_Directions for this task_:
Each line from the one with "visit corfu events christmas village 4" to the final line of the data must be reproduced exactly, and no other line may appear.
*** Given information
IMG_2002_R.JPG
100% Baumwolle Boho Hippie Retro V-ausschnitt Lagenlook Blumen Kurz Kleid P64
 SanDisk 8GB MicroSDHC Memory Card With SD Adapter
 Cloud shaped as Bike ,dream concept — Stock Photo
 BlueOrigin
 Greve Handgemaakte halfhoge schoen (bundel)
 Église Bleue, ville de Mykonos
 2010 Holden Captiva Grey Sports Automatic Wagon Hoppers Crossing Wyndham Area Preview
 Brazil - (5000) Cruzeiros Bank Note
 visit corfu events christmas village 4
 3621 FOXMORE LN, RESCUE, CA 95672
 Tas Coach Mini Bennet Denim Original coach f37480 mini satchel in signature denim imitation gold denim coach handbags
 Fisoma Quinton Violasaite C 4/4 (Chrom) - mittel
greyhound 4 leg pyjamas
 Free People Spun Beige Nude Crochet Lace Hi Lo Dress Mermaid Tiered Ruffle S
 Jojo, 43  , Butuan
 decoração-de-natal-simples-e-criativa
******
_Answer box_:
 visit corfu events christmas village 4
 3621 FOXMORE LN, RESCUE, CA 95672
 Tas Coach Mini Bennet Denim Original coach f37480 mini satchel in signature denim imitation gold denim coach handbags
 Fisoma Quinton Violasaite C 4/4 (Chrom) - mittel
greyhound 4 leg pyjamas
 Free People Spun Beige Nude Crochet Lace Hi Lo Dress Mermaid Tiered Ruffle S
 Jojo, 43  , Butuan
 decoração-de-natal-simples-e-criativa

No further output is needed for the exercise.